O Brasil sempre foi referência no mercado publicitário mundial. Louros merecidos, que, porém, não são garantia de sucesso em um ambiente tão diverso e desafiador. É consenso que o setor precisa modernizar as bases de sua forma de relacionamento. Ao longo das últimas duas décadas nos organizamos por meio de uma autorregulamentação. Virtuosa na origem, demanda mais do que nunca urgente discussão em torno de sua atualização. Menos, por vezes, é mais. Com equilíbrio e transparência, deve ser agora recalibrada para endereçar com harmonia todas as demandas do setor, que é marcado por agentes econômicos maduros e mais do que capazes de expor e debater seus pontos de vista.

Nesse contexto especial, a ABA, há 60 anos lutando pelo setor publicitário, gostaria de trazer a público um CONVITE sincero a todos os mais tradicionais e representativos membros do ecossistema publicitário para que, juntos, aprofundemos o debate sobre esta desafiadora empreitada de mudança e evolução setorial. Abertos à discussão construtiva em âmbito institucional, propomos para início de diálogo um compromisso com os seguintes princípios:

Compromisso com a transparência e livre negociação.
É legitima a busca por um modelo de negócios sustentável, com níveis de remuneração adequados pelos serviços. Acreditamos, porém, que todo arranjo deve se basear em contratos firmados com boa-fé e transparência pelos agentes, públicos ou privados, em relação à integral cadeia de suprimentos de mídia.

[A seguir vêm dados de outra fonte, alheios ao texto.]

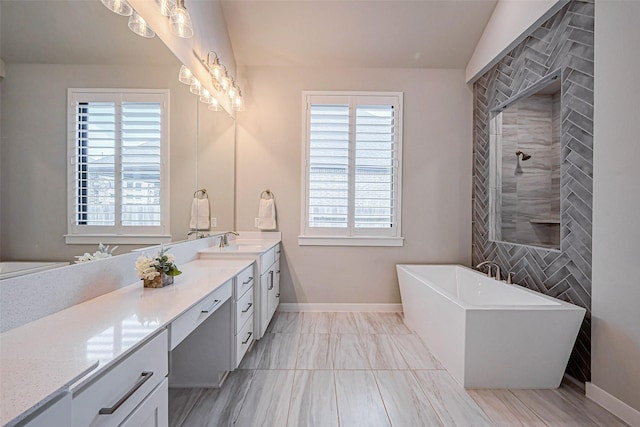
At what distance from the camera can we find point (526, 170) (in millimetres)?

Não obrigatoriedade de certificações e tabelas fixas de desconto.
A busca pela qualidade total é inegociável na publicidade. Não se faz investimento sem competência e profissionalismo, que devem ser recompensados pelos seus méritos e sucesso. Na publicidade, tal compromisso deve ser diuturno e independente de certificações formais e/ou o acesso a tabelas fixas de taxas ou de descontos, que, se utilizadas como elemento obrigatório nas relações comerciais, podem prejudicar a dinâmica do mercado.

Valorização à segurança das marcas e ao combate às fraudes.
Os investimentos em mídia pelas marcas exigem segurança e compromisso de todos com o combate às fraudes na entrega do volume contratado. Qualquer investimento de mídia que esteja associado a tráfego que se revele inválido, associado a conteúdo indesejado ou a impressões não humanas, deve poder ser devidamente identificado para a discussão entre as partes sobre melhoras nos níveis de eficiência e eventual compensação.

Garantia de mídia visível, confiável e amigável ao consumidor.
A credibilidade tornou-se condição essencial à publicidade. Alcançá-la exige: transparência e responsabilidade quanto ao conteúdo e dados coletados do consumidor; correspondência entre visibilidade contratada e resultado entregue; busca constante por uma publicidade que não seja entendida como obstáculo à comunicação e à melhor experiência do consumidor. É fundamental discutirmos a adoção de ferramentas que garantam à mídia credibilidade, viewability e experiência de consumo adequada.

Valorização de autoria e medição do mercado.
Todo planejamento e estratégia de investimento publicitário pressupõe o acesso a dados críveis sobre audiência, entrega e potencial efetividade das mídias. Apoiamos a existência de cada vez mais fontes imparciais, calcadas em métricas aceitas por todos os participantes do mercado.

O conjunto de princípios apontados acima não é exaustivo e tampouco cobre todo o escopo de relacionamentos do mercado. Deve ser tomado como ponto de partida ao CONVITE da ABA para aprofundamento as discussões setoriais em prol de uma nova autorregulamentação que eleve o grau de eficiência, qualidade e credibilidade da nossa publicidade em tempos tão desafiadores. Convidamos todas as entidades representativas e agentes econômicos, públicos e privados, do ecossistema publicitário a exercerem o seu protagonismo participativo e liderança a fim de se engajarem em grupos de trabalho e debates concretos por uma publicidade livre, pujante, transparente, ética e responsável.